[Stored items]
....
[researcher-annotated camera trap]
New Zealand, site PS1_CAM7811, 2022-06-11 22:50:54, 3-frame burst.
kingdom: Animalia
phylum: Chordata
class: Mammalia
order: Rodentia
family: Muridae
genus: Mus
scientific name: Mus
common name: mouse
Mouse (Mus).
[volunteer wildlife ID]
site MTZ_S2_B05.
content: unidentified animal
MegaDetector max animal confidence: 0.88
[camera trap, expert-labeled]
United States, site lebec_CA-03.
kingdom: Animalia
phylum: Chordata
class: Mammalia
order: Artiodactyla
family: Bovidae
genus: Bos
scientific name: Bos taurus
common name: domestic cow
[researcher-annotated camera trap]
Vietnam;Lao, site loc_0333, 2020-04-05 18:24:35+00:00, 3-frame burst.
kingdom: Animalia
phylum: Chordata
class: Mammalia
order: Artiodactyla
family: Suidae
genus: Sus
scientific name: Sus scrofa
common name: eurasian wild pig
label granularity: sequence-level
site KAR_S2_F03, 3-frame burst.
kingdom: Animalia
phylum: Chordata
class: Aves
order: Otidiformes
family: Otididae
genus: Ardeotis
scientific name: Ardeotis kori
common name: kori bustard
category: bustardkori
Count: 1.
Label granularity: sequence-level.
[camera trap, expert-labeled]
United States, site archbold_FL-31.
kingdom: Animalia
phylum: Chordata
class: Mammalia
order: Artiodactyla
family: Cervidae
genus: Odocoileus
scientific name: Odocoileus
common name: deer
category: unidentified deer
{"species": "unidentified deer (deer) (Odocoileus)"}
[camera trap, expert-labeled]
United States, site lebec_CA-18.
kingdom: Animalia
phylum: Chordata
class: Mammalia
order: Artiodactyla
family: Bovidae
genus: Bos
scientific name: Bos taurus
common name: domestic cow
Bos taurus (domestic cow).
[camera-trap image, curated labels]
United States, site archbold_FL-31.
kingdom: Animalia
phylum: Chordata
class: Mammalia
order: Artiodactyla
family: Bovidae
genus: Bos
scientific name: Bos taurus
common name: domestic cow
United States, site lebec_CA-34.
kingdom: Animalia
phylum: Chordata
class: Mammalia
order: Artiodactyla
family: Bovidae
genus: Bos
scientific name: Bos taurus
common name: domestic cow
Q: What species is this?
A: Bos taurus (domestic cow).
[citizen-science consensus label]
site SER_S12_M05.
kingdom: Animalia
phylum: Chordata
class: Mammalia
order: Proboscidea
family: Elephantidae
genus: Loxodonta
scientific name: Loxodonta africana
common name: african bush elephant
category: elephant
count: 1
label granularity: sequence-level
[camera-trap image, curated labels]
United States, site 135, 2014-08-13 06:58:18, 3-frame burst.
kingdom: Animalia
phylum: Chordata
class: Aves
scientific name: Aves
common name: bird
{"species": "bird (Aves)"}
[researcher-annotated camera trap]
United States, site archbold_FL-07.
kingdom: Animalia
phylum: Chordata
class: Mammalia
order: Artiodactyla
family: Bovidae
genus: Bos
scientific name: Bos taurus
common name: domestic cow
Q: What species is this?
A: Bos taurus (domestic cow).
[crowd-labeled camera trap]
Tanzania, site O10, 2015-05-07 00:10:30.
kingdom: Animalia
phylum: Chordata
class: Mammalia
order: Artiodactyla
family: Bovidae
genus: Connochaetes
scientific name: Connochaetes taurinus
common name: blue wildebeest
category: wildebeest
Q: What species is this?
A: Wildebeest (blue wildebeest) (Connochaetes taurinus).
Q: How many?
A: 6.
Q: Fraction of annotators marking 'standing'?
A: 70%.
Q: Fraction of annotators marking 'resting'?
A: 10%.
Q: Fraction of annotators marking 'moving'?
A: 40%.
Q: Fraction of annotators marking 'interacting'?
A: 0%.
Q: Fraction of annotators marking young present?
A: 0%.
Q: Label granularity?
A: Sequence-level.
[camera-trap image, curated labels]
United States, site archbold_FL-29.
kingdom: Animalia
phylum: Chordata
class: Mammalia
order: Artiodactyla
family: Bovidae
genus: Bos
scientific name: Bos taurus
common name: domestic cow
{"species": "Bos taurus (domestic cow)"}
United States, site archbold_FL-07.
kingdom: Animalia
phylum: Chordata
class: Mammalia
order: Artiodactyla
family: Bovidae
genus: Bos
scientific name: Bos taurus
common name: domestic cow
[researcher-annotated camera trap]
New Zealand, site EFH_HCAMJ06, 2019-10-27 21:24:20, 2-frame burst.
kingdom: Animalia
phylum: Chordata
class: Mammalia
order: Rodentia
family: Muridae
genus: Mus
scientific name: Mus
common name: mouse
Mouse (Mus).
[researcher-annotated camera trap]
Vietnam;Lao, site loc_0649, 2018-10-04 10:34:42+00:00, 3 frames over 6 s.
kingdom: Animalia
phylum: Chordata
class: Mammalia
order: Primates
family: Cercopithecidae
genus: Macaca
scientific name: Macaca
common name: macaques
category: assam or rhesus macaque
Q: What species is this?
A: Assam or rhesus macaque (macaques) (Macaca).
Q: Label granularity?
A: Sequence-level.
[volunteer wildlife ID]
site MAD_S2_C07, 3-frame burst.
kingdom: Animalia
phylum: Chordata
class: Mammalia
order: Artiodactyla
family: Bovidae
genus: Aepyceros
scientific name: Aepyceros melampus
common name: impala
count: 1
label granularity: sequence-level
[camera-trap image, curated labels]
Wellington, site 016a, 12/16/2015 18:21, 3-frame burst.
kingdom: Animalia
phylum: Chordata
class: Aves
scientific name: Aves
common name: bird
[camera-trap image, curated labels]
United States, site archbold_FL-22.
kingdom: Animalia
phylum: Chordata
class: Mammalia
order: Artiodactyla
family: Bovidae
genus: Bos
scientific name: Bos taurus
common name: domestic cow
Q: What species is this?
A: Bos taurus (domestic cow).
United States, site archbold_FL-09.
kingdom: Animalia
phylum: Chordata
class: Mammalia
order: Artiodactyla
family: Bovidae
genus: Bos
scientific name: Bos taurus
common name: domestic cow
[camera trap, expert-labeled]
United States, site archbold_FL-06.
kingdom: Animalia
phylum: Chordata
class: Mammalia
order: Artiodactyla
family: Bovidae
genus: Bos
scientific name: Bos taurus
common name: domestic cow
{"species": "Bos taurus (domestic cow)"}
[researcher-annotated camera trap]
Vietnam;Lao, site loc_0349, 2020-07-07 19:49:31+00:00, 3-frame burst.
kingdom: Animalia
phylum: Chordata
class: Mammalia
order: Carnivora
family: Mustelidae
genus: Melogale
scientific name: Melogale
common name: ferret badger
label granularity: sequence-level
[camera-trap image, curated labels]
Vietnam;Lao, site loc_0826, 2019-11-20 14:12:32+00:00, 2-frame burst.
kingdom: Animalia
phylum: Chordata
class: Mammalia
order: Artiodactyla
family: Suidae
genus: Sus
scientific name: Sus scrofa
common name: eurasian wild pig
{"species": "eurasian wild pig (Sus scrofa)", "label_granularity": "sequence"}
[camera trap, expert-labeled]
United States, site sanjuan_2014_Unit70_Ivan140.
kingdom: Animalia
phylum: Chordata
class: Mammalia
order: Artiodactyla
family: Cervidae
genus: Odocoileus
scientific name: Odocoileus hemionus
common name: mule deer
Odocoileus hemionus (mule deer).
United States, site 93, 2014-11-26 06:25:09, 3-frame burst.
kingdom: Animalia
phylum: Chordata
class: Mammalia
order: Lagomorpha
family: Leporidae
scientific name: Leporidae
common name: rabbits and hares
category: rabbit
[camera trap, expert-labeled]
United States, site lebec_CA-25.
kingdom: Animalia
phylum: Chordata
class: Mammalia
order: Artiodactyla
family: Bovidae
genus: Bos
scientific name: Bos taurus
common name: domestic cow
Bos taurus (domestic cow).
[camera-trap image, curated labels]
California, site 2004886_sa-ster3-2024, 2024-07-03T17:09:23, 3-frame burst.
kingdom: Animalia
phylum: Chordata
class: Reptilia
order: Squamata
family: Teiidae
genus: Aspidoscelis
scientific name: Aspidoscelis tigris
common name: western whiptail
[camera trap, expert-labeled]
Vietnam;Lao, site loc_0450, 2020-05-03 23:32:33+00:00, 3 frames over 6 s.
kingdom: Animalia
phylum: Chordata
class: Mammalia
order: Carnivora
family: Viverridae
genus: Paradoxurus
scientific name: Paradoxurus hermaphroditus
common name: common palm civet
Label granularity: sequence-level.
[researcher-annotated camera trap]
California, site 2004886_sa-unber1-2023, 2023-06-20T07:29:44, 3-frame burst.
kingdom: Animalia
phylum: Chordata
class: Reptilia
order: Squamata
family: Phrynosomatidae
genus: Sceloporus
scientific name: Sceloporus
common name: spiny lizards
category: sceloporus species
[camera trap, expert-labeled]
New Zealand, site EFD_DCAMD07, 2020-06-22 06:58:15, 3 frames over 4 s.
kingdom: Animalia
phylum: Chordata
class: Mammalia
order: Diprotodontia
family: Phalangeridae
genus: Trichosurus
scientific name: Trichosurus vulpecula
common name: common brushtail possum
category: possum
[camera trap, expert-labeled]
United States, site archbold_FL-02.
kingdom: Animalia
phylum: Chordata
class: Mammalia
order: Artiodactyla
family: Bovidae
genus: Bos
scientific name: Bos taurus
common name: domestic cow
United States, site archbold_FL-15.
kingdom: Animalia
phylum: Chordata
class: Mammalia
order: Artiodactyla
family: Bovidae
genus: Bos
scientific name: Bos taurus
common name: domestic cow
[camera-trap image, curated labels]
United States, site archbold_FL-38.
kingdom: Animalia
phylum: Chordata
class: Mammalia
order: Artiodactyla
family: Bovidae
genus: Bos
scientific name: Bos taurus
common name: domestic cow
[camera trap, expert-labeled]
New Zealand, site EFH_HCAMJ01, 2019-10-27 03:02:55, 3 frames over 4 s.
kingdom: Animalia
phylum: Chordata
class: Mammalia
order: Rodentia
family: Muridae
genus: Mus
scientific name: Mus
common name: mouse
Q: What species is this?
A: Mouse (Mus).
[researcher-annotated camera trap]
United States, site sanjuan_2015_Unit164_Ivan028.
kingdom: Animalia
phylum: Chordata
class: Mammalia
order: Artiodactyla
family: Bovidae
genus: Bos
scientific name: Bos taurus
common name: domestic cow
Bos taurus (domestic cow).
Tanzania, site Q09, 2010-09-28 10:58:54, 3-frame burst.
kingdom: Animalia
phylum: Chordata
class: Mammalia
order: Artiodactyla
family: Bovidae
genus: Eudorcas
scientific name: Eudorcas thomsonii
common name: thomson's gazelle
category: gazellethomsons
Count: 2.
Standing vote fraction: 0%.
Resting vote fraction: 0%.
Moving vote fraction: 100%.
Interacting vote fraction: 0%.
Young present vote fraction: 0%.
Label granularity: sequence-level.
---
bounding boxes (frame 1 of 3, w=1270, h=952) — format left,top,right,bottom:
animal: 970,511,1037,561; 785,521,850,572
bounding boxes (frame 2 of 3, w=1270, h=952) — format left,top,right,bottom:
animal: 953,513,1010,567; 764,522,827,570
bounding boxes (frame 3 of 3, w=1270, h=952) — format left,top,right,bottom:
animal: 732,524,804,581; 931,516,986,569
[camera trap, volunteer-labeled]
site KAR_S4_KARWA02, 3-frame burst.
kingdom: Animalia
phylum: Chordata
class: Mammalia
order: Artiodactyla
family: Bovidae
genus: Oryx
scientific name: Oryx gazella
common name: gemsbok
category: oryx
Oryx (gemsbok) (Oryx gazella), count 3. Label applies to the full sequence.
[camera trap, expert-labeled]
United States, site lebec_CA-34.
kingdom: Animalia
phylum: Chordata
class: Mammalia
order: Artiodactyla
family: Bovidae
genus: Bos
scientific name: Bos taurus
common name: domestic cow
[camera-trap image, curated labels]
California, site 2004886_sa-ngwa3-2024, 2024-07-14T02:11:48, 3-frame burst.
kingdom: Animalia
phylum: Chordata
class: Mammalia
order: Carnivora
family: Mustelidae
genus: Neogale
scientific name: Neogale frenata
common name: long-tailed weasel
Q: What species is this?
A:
....
## What to work on
From the first line of the records above down to the line containing "United States, site lebec_CA-03.", repeat each line exactly as written. Include both of those lines and add nothing.

## Output of the task
[researcher-annotated camera trap]
New Zealand, site PS1_CAM7811, 2022-06-11 22:50:54, 3-frame burst.
kingdom: Animalia
phylum: Chordata
class: Mammalia
order: Rodentia
family: Muridae
genus: Mus
scientific name: Mus
common name: mouse
Mouse (Mus).
[volunteer wildlife ID]
site MTZ_S2_B05.
content: unidentified animal
MegaDetector max animal confidence: 0.88
[camera trap, expert-labeled]
United States, site lebec_CA-03.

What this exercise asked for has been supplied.